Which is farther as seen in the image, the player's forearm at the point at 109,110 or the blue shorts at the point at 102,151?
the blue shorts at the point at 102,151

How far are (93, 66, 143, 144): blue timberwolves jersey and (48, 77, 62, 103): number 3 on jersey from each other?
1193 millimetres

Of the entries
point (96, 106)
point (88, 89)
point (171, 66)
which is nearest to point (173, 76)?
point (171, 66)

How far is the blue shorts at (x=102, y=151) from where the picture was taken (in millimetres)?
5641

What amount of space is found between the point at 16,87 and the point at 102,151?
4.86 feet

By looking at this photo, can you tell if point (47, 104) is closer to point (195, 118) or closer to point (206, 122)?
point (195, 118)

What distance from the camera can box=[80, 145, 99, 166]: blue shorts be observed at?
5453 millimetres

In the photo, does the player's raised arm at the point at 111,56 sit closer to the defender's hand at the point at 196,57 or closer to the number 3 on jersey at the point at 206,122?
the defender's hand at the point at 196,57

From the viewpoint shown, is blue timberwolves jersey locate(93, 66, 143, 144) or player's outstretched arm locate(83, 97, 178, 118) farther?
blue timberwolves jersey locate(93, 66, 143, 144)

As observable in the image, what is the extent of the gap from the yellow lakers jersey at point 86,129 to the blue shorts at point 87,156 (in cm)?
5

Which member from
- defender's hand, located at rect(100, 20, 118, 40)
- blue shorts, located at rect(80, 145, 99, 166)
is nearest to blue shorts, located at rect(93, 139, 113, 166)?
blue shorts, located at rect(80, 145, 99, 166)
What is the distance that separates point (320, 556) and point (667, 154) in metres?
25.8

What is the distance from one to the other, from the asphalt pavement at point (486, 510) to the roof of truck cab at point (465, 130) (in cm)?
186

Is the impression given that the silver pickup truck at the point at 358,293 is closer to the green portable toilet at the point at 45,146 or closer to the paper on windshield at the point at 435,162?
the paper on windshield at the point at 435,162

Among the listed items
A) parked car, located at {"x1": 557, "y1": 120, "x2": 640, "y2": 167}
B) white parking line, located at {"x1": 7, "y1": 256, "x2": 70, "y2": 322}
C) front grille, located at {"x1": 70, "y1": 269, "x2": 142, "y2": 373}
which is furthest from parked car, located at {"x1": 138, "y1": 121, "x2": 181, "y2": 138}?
= = = = = = =
▶ Problem to work on
Reproduce the entries above exactly.

▶ Right answer
Which is farther as seen in the image, the player's forearm at the point at 109,110 or the blue shorts at the point at 102,151?
the blue shorts at the point at 102,151

How far are (93, 66, 143, 144): blue timberwolves jersey and (48, 77, 62, 103): number 3 on jersey from each other?
1193 millimetres

Of the entries
point (96, 106)
point (88, 89)
point (171, 66)
which is nearest to point (173, 76)?
point (171, 66)

How far is the blue shorts at (x=102, y=151) from where the picture was taken (in millimetres)?
5641

What amount of space is found between the point at 16,87 and the point at 102,151?
4.86 feet

By looking at this photo, can you tell if point (47, 104) is closer to point (195, 118) or closer to point (206, 122)?
point (195, 118)

What distance from the camera can box=[80, 145, 99, 166]: blue shorts be observed at?
5453 millimetres

In the photo, does the player's raised arm at the point at 111,56 sit closer to the defender's hand at the point at 196,57 or closer to the number 3 on jersey at the point at 206,122?
the defender's hand at the point at 196,57

From the viewpoint shown, is blue timberwolves jersey locate(93, 66, 143, 144) or player's outstretched arm locate(83, 97, 178, 118) farther?
blue timberwolves jersey locate(93, 66, 143, 144)

As observable in the image, what is the extent of the gap from the yellow lakers jersey at point 86,129 to the blue shorts at point 87,156 (in cm)?
5

Which member from
- defender's hand, located at rect(100, 20, 118, 40)
- blue shorts, located at rect(80, 145, 99, 166)
is nearest to blue shorts, located at rect(93, 139, 113, 166)?
blue shorts, located at rect(80, 145, 99, 166)
What is the distance that separates point (320, 556) and point (667, 154) in metres?
25.8

What is the distance from one to the other, from the asphalt pavement at point (486, 510) to the roof of truck cab at point (465, 130) (in cm)?
186

Is the impression given that the silver pickup truck at the point at 358,293 is closer to the green portable toilet at the point at 45,146 or closer to the paper on windshield at the point at 435,162?
the paper on windshield at the point at 435,162

Among the listed items
A) parked car, located at {"x1": 557, "y1": 120, "x2": 640, "y2": 167}
B) white parking line, located at {"x1": 7, "y1": 256, "x2": 70, "y2": 322}
C) front grille, located at {"x1": 70, "y1": 269, "x2": 142, "y2": 373}
which is furthest from parked car, located at {"x1": 138, "y1": 121, "x2": 181, "y2": 138}?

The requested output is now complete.